On voit que des produits très-variés, parmi lesquels se trouvent même des produits que nous avons nommés immatériels, sont nécessaires à l’existence de l’homme, surtout dans les grandes sociétés ; que les produits dont la société a le plus besoin, dans l’état où elle se trouve, sont aussi ceux que les producteurs multiplient de préférence, parce que ce sont ceux-là même qui sont payés le plus cher relativement à leurs frais de production ; on voit enfin que, quelle que soit la cause qui borne la quantité des produits, cette quantité est la limite nécessaire de la population ; car les hommes n’existent qu’autant qu’ils ont à leur portée les moyens d’exister.

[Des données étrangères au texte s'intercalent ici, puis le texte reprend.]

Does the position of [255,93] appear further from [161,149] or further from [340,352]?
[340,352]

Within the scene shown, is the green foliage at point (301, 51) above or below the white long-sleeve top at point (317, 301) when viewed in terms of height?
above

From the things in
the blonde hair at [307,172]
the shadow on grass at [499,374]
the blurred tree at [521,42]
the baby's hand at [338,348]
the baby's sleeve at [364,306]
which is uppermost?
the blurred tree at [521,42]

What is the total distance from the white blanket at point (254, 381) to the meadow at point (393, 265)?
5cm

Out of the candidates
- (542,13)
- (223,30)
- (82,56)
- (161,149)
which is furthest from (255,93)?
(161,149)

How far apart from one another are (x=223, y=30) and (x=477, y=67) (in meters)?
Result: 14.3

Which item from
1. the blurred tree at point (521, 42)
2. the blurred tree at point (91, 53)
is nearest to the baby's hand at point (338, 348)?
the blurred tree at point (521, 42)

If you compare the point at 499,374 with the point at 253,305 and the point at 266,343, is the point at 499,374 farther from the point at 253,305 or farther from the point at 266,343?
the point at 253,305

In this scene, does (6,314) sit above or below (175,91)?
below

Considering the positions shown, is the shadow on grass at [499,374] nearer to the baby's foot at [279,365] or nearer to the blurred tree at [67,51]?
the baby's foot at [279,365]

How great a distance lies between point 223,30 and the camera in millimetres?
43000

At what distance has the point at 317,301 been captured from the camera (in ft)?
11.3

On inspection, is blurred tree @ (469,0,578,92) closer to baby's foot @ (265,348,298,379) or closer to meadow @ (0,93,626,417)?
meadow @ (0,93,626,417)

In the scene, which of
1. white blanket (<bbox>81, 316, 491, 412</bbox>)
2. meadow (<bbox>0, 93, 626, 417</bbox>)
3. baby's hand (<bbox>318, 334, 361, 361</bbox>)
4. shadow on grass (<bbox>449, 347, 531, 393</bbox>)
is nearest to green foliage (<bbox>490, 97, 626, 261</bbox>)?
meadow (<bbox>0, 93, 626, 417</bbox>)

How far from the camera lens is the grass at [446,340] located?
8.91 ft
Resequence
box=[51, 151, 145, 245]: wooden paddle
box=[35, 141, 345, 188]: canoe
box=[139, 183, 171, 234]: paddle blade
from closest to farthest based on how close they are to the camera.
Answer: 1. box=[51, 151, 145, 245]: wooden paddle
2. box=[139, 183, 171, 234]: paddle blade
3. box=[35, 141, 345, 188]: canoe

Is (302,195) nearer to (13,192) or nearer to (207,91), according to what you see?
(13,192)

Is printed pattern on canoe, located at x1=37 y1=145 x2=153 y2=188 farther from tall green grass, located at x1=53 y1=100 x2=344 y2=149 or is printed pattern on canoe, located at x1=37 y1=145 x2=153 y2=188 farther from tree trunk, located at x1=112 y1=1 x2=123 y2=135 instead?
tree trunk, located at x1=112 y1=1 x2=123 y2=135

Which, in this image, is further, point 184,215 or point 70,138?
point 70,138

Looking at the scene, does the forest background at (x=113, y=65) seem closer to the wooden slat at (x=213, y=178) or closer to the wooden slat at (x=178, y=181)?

Ces propositions générales reçoivent bien des modifications des circonstances particulières. Si les produits sont très-inégalement distribués, si un homme en a plus qu’il ne lui en faut pour exister dans sa situation, la population sera moins grande que si le surplus de cet homme en fesait vivre un autre. Si les besoins d’une nation sont grands, la même quantité de produits n’y fera pas subsister autant de monde que dans une supposition contraire. Toujours est-il vrai que, toutes choses étant d’ailleurs égales, le nombre des hommes se proportionnera à la quantité des produits. C’est une vérité reconnue par la plupart des auteurs qui ont écrit sur l’économie politique, quelque variées que soient leurs opinions sur presque tout le reste[1].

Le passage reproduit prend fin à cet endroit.